84. The data processing system of claim 83, wherein:

the cell is taken from tumor cells of a patient;

the matrix includes a test substance; and

wherein the program code, when executed, further causes the data processing system to perform: automatically determining, based on the image, a selected metric for the cell among a set including a motility metric, a frequency metric and a morphology metric;

and automatically selecting a treatment plan for recommendation based on the selected metric and reporting the recommended treatment plan.

85. A program product comprising:

a data processing system-readable storage device;

program code stored in the data processing system-readable medium that, when executed, causes a data processing system to perform: automatically determining, based on image processing of a plurality of images captured from a matrix including living cells of a patient and a test substance, one or more metrics for the living cells among a set including a motility metric, a frequency metric and a morphology metric; and automatically determining, based on the one or more metrics, a probability of success of a therapy on the patient employing the test substance and reporting the probability of success.

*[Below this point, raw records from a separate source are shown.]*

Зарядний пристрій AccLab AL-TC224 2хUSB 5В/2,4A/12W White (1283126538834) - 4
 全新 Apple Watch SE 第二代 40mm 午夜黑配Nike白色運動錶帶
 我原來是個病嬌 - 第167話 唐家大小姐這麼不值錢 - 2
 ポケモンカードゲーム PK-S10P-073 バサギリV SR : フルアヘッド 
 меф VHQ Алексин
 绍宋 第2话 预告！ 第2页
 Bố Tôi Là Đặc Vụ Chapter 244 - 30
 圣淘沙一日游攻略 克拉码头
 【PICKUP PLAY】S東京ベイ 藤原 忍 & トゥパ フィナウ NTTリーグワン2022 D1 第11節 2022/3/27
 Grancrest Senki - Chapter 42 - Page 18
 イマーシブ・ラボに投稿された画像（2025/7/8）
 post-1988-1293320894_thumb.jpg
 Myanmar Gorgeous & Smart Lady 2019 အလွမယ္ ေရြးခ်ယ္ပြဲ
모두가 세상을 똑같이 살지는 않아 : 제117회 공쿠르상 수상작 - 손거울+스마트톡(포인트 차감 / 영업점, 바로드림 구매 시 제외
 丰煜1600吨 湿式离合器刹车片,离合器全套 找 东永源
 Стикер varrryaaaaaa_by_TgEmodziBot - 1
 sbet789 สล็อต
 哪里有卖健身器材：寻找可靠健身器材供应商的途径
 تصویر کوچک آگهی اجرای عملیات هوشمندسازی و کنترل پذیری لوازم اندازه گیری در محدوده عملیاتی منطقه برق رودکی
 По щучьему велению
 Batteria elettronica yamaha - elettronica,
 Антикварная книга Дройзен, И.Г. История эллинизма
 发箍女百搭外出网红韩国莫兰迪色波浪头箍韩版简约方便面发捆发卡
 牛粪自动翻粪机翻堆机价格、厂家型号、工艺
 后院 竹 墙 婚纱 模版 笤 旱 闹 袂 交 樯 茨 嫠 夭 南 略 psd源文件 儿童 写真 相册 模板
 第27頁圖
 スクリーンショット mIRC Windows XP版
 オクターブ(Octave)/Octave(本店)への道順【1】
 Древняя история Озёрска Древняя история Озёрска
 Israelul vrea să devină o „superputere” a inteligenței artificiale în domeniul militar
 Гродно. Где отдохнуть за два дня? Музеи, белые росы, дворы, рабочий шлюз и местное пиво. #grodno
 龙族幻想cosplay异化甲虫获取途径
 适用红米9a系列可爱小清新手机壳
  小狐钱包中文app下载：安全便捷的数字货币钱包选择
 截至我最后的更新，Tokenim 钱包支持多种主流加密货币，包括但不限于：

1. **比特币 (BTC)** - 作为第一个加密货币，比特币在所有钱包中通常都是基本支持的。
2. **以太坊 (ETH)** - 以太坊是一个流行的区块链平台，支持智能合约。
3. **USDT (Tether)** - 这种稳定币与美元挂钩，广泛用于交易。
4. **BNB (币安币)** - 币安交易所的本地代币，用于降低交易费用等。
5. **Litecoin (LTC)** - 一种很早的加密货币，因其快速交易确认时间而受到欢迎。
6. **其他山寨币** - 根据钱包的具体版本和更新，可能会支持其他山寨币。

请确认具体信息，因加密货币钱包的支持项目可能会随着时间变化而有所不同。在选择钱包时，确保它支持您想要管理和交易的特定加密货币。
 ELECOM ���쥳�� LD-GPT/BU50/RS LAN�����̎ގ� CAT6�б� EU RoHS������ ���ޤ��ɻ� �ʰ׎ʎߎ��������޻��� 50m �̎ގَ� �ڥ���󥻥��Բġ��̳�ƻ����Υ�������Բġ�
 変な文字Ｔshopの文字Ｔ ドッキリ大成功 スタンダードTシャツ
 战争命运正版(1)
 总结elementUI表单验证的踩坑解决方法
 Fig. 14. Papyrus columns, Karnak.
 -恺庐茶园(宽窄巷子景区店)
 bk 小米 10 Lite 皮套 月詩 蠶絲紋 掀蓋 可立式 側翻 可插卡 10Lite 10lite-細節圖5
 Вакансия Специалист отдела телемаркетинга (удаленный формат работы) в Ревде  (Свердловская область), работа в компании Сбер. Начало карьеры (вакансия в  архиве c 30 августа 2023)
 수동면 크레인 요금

86. A program product comprising:

a data processing system-readable storage device;

program code stored in the data processing system-readable medium that, when executed, causes a data processing system to perform: automatically determining, based on image processing of a plurality of images captured from a matrix including living cells of a patient and a test substance, one or more metrics for the living cells among a set including a motility metric, a frequency metric and a morphology metric; and automatically selecting a treatment plan for recommendation based on the one or more metrics and reporting the recommended treatment plan.